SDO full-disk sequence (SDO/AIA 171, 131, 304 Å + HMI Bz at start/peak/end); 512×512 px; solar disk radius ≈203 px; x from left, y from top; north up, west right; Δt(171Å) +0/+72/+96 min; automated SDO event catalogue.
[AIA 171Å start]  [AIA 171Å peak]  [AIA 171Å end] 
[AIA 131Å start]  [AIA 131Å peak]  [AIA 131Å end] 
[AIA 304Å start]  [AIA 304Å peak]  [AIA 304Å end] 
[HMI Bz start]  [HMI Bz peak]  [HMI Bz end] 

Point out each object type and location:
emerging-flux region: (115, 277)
^^^^^^^^^^^^^^^^
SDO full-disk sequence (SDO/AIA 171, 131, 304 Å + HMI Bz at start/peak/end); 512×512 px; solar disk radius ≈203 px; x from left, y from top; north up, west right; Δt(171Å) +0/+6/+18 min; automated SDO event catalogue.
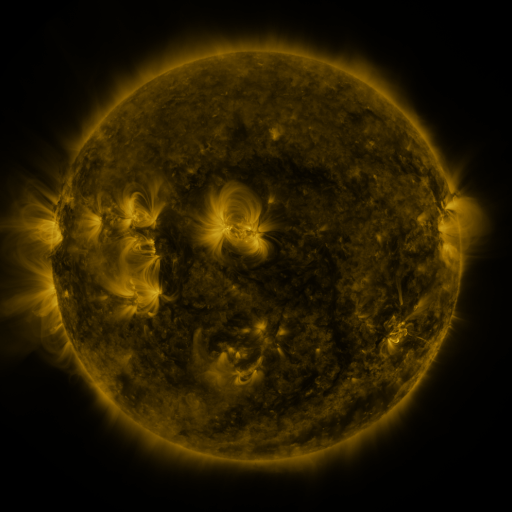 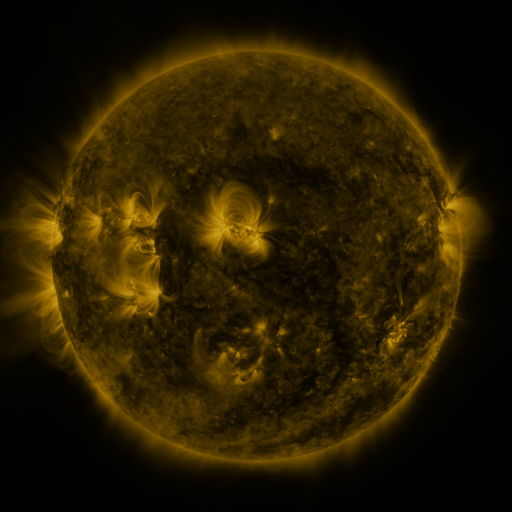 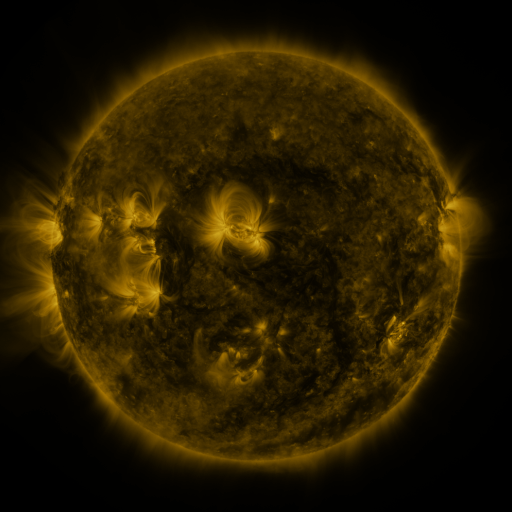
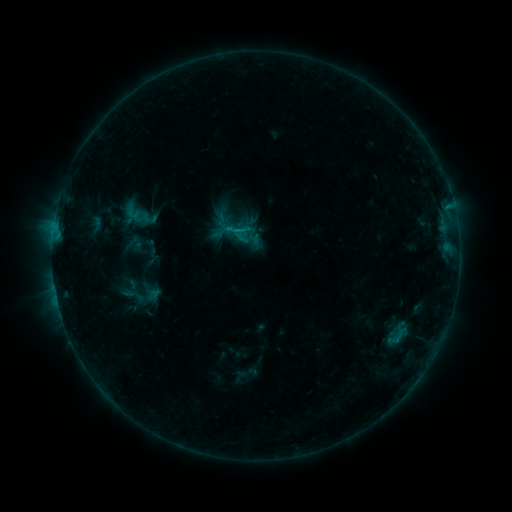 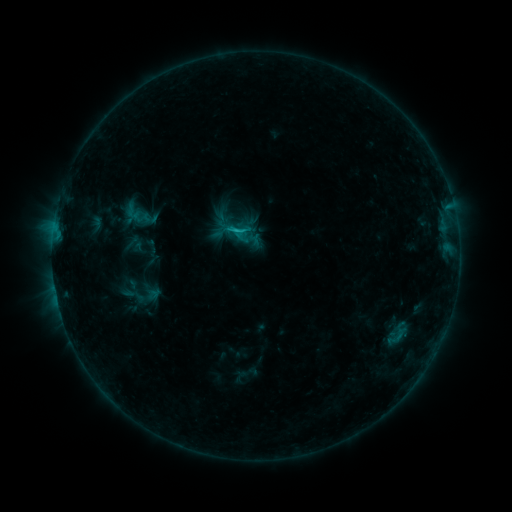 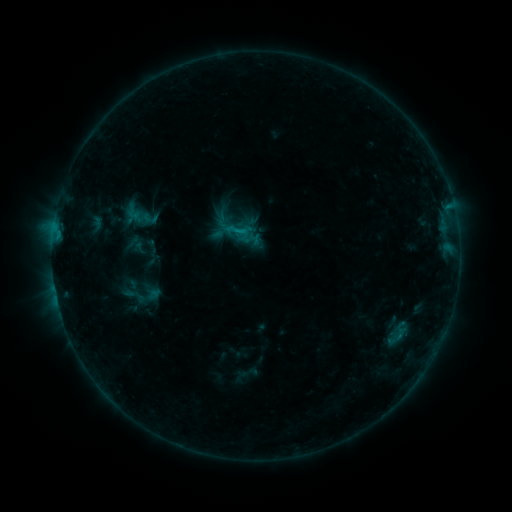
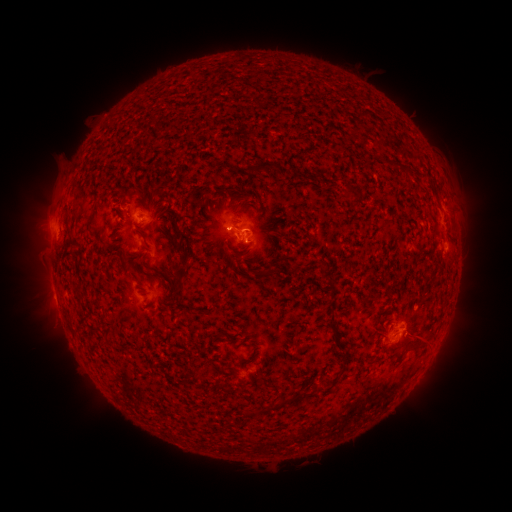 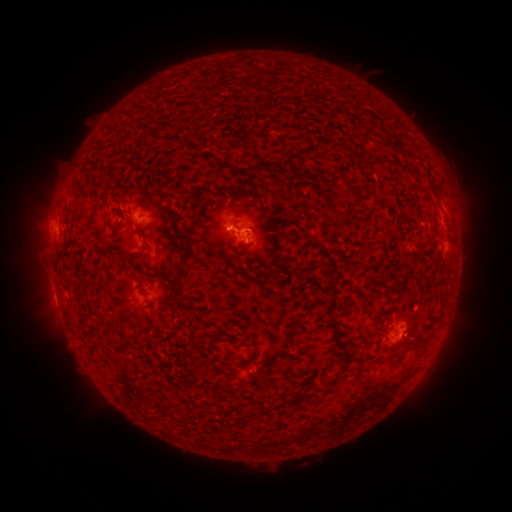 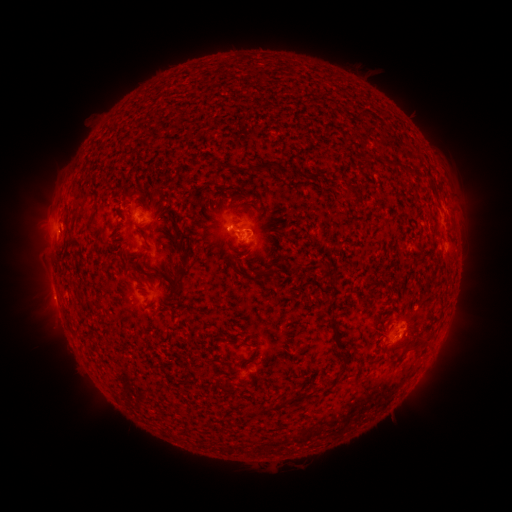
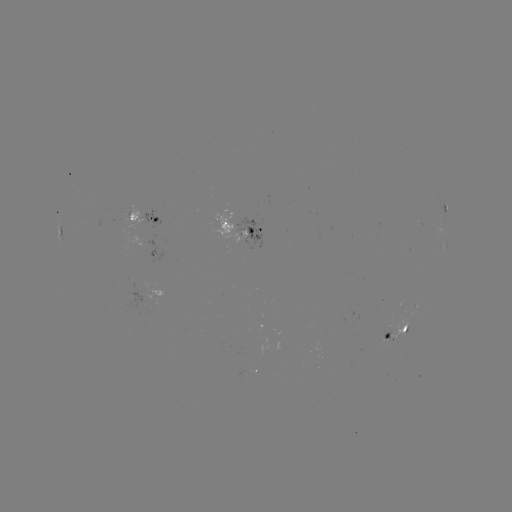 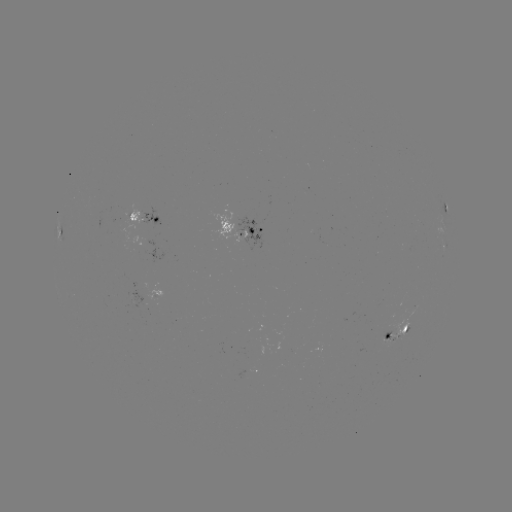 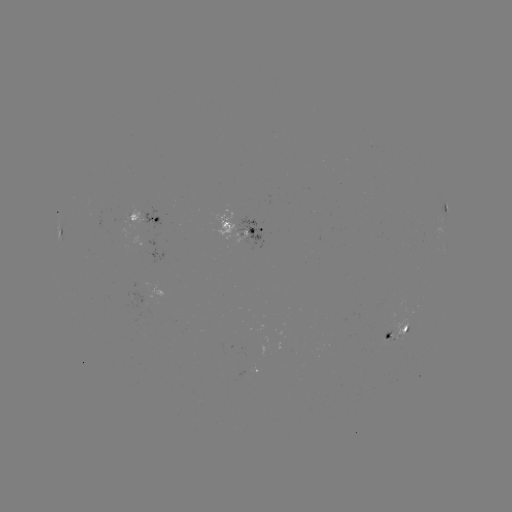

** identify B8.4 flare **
^^^^^^^^^^^^^^^^
§ Exercise task:
Reproduce verbatim everything from the line that contains "Δt(171Å) +0/+72/+96 min; automated SDO event catalogue." down to the line that contains "emerging-flux region: (115, 277)", including both of those lines.

§ Final result:
SDO full-disk sequence (SDO/AIA 171, 131, 304 Å + HMI Bz at start/peak/end); 512×512 px; solar disk radius ≈203 px; x from left, y from top; north up, west right; Δt(171Å) +0/+72/+96 min; automated SDO event catalogue.
[AIA 171Å start]  [AIA 171Å peak]  [AIA 171Å end] 
[AIA 131Å start]  [AIA 131Å peak]  [AIA 131Å end] 
[AIA 304Å start]  [AIA 304Å peak]  [AIA 304Å end] 
[HMI Bz start]  [HMI Bz peak]  [HMI Bz end] 

Point out each object type and location:
emerging-flux region: (115, 277)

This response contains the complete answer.